More broadly, the massive sums allocated to the military and strategic industries must be paid for through intensified exploitation of workers and the cutting of social programs. Albanese endorsed recent remarks by Treasurer Jim Chalmers that “Australia’s economy is not productive enough, not resilient enough and not competitive enough. We need a new wave of economic reform to change this.”

The last “reform” wave was imposed by the Hawke and Keating Labor governments of 1983 to 1996. Working in close partnership with the trade union apparatuses via a series of Accords, they dismantled workers’ jobs, conditions and shop-floor organisations in order to make the Australian economy “internationally competitive.”

Now, this decades-long offensive against the working class is to be escalated as part of the plunge into war, while promoting nationalism to pit workers in Australia against their fellow workers internationally.

In March 2023, Albanese invoked the vision of a war economy when he spoke alongside US President Joe Biden and UK Prime Minister Rishi Sunak at the US naval base in San Diego to unveil details of the AUKUS submarine plan.

Albanese boasted that his Labor government was making “the biggest single investment in Australia’s defence capability in our history,” predicted to cost $368 billion over 30 years.

This would require, the prime minister emphasised, a “whole-of-nation effort.” That means that every aspect of society, including social spending and the jobs, wages and conditions of the working class, must be subordinated to the requirements of a vast military expansion.

Sections of the corporate elite criticised Albanese’s latest announcement. Editorials and articles in the Australian and the Australian Financial Review accused the government of pursuing a failed policy of “picking business winners.” Instead, they demanded tax cuts, the “slashing” of business regulations (“red tape”) and industrial relations changes to benefit all companies.

There was no disagreement, however, with the government’s underlying pursuit of war preparations. Rather, the conflict in the ruling class is a tactical one, over how best to impose the necessary sacrifice on workers.

The Labor government is depending on the trade union apparatuses to try to suppress all industrial action and anti-war opposition, as they did in World War II, when the unions imposed strike bans, longer working hours and speed-up for the war effort.

Speaking on behalf of the union bureaucracy, the Australian Council of Trade Unions (ACTU) immediately hailed the “Future Made in Australia Act” as an “historic step forward for workers.” ACTU president Michele O’Neil praised the Labor government’s “nation-building project.”

Likewise, in February, the Maritime Union of Australia leadership welcomed Albanese to its national conference, despite his full-throated support for the Israeli genocide in Gaza.
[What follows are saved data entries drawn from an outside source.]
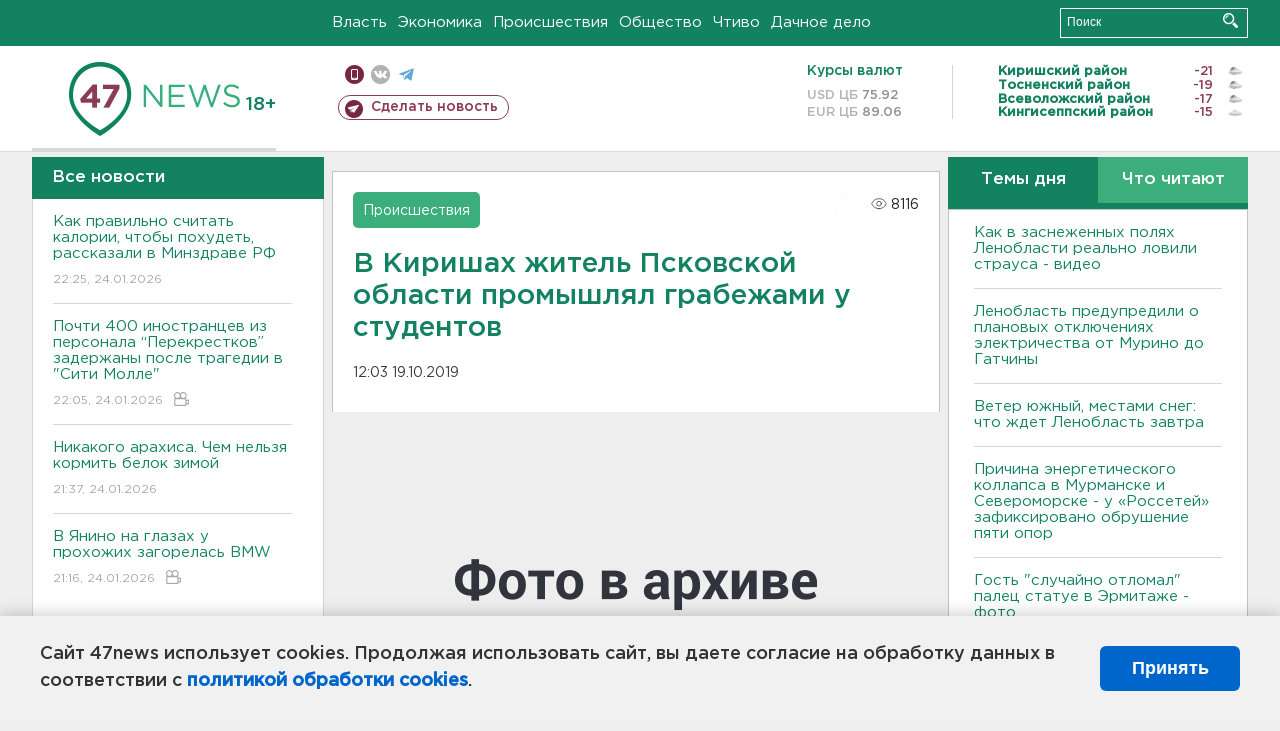

--- FILE ---
content_type: text/html; charset=UTF-8
request_url: https://47news.ru/who/collect/
body_size: 218
content:
{"status":"install","message":"","id":"163919","unique":0,"recordVisitInMemoryCache":true,"updateArticleStats":true,"nviews":8116,"nviews_day":0,"nviews_today":0,"recordVisitUnique":true}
The MUA hailed the formation of a Maritime Strategic Fleet, with similar corporate subsidies, which will further integrate maritime workers into the war plans of Australian and US imperialism.
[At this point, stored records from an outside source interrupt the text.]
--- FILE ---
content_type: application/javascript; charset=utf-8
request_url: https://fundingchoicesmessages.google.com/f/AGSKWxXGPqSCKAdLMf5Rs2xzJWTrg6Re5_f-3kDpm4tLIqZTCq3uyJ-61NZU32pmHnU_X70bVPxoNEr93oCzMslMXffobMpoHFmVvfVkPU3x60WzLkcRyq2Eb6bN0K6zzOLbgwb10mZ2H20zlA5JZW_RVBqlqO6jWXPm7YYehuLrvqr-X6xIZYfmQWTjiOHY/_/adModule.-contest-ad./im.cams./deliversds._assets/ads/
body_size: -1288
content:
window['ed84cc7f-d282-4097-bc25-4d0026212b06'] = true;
This alignment of the union leaders behind the war policies of each of their ruling classes is taking place internationally.

In the US, the integration of the union bureaucrats into the corporate-state-military apparatus is personified by United Auto Workers president Shawn Fain’s frequent appearances with President Biden. Last week, Fain joined a lavish state dinner at the White House for Japanese Prime Minister Fumio Kishida, whose visit was to strengthen military ties between Japan and the US against China.

Against the war-mongering nationalism of Labor and the unions, workers and young people need an international perspective, aimed at unifying their rising struggles globally against the corporate oligarchies and governments that demand they fight and kill each other for the benefit of the wealthy elites.

New organisations of struggle, rank-and-file committees, must be built to fight management, the union apparatuses and the capitalist state, as part of a political movement against the source of war, the capitalist profit system.